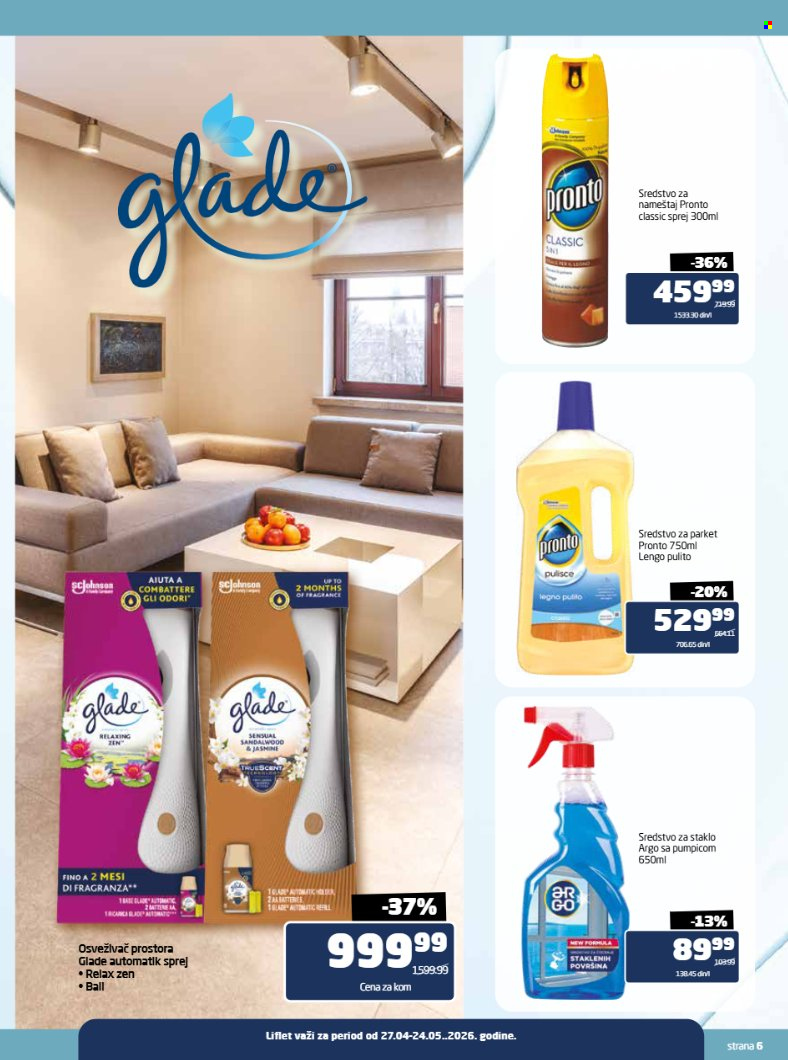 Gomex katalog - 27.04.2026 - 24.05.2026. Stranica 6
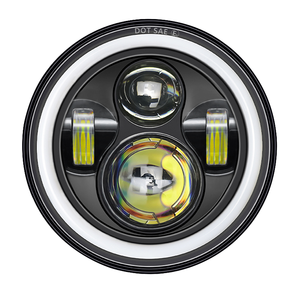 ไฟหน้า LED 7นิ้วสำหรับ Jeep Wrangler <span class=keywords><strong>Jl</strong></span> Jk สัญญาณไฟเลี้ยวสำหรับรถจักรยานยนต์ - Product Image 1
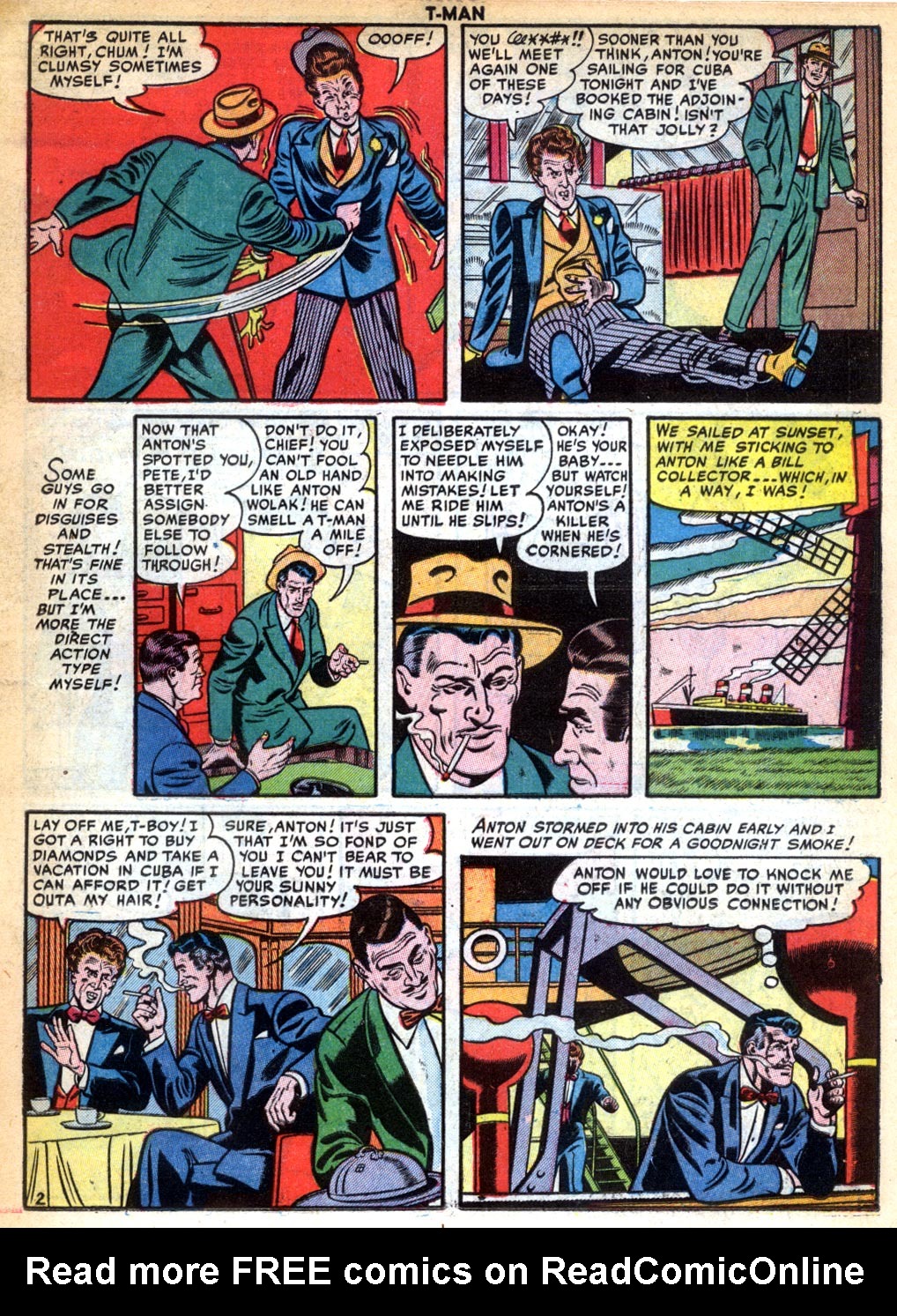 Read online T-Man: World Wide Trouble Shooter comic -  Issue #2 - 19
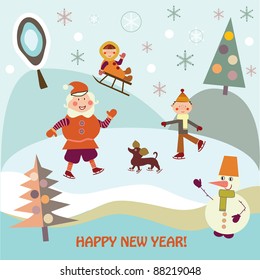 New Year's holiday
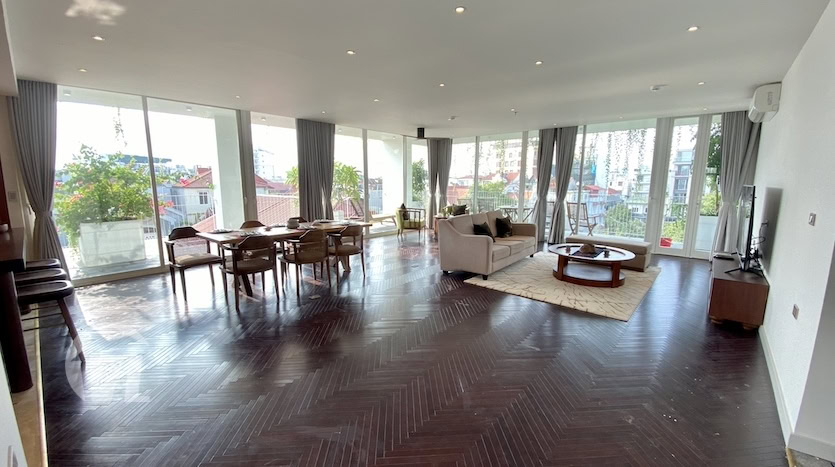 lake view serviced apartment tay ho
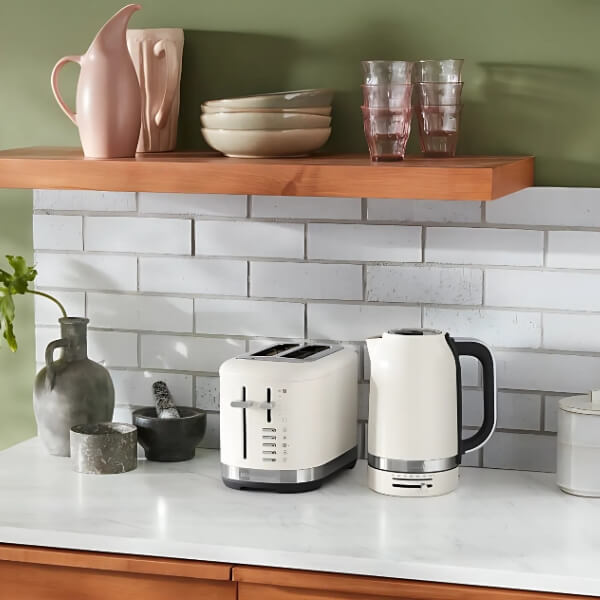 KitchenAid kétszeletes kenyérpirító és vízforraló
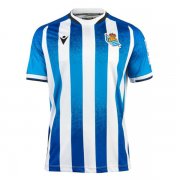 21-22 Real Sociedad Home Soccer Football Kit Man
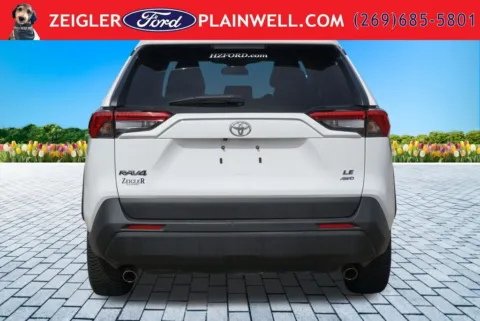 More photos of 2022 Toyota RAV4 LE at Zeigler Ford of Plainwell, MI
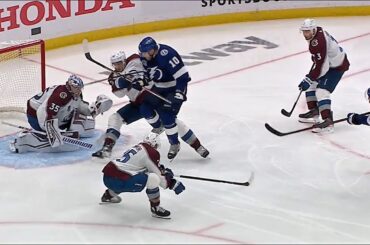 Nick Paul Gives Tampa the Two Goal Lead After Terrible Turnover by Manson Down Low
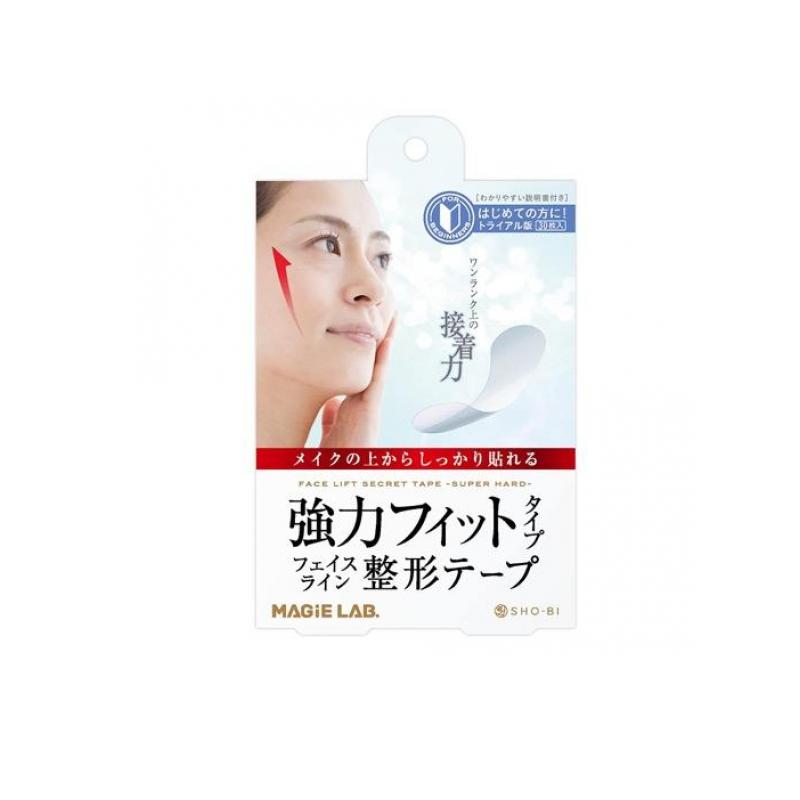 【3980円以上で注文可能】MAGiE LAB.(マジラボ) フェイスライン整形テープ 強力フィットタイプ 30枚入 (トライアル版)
* * * * * * * * *
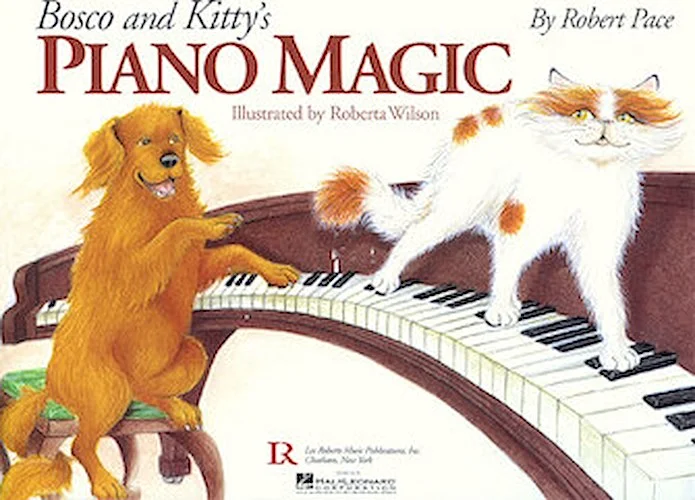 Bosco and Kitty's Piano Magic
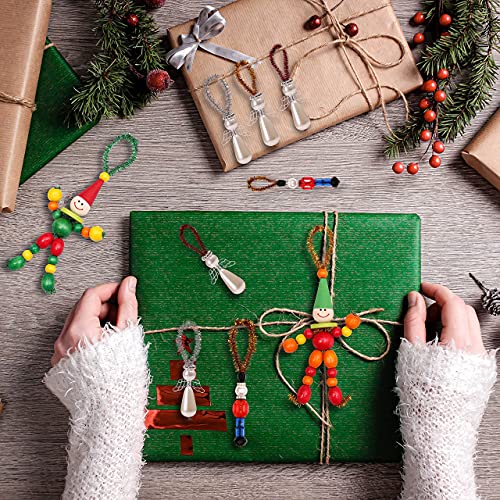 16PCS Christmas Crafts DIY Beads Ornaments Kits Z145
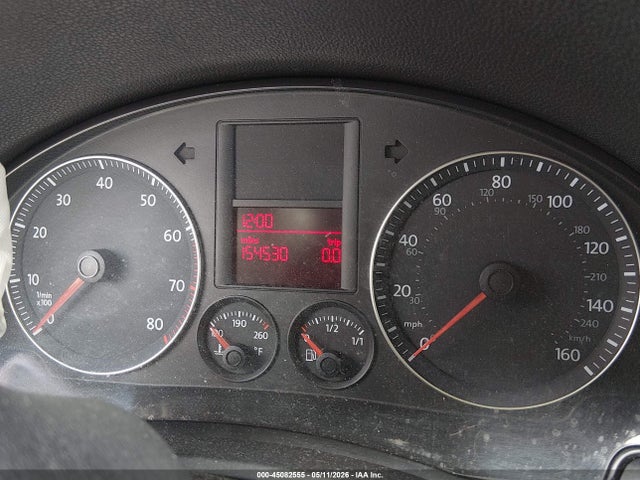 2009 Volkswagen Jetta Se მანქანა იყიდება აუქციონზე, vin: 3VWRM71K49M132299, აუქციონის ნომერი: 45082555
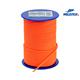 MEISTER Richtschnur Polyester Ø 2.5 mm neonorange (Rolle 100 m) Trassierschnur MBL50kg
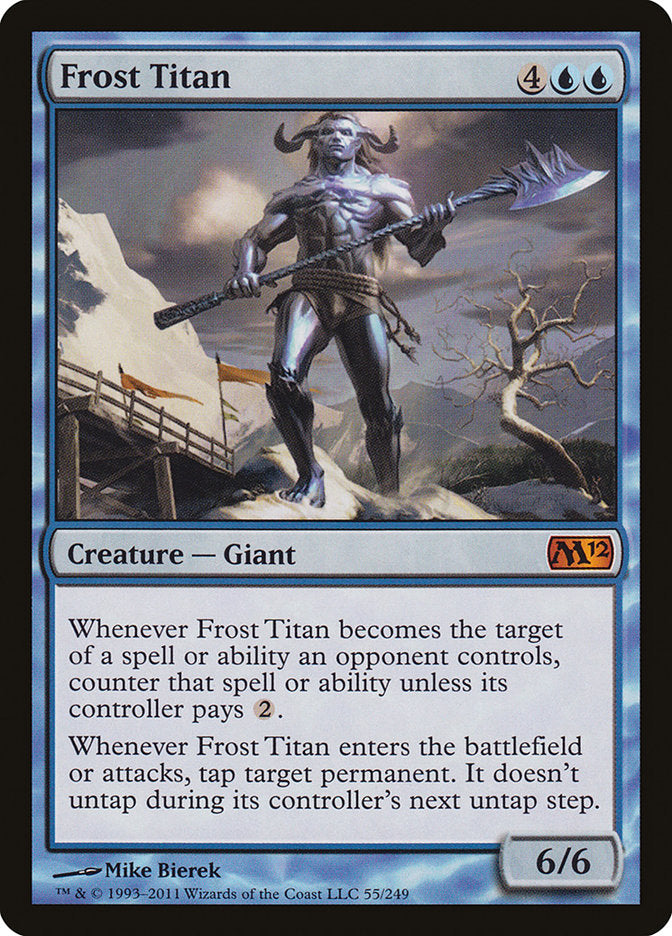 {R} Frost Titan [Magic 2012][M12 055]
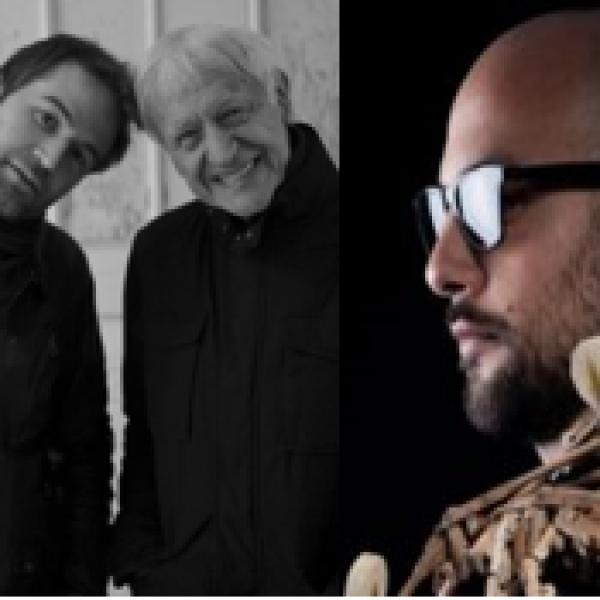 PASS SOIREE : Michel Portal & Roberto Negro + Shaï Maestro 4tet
* * * * * * * * *
__DIRECTIVE__: Turn the records above, from the line with "Bosco and Kitty's Piano Magic" up to and including the line with "PASS SOIREE : Michel", into a numbered list, skipping any blank lines. Leave the pictures out and keep only the text.

__RESULT FOR THIS TASK__:
1.  Bosco and Kitty's Piano Magic
2.  16PCS Christmas Crafts DIY Beads Ornaments Kits Z145
3.  2009 Volkswagen Jetta Se მანქანა იყიდება აუქციონზე, vin: 3VWRM71K49M132299, აუქციონის ნომერი: 45082555
4.  MEISTER Richtschnur Polyester Ø 2.5 mm neonorange (Rolle 100 m) Trassierschnur MBL50kg
5.  {R} Frost Titan [Magic 2012][M12 055]
6.  PASS SOIREE : Michel Portal & Roberto Negro + Shaï Maestro 4tet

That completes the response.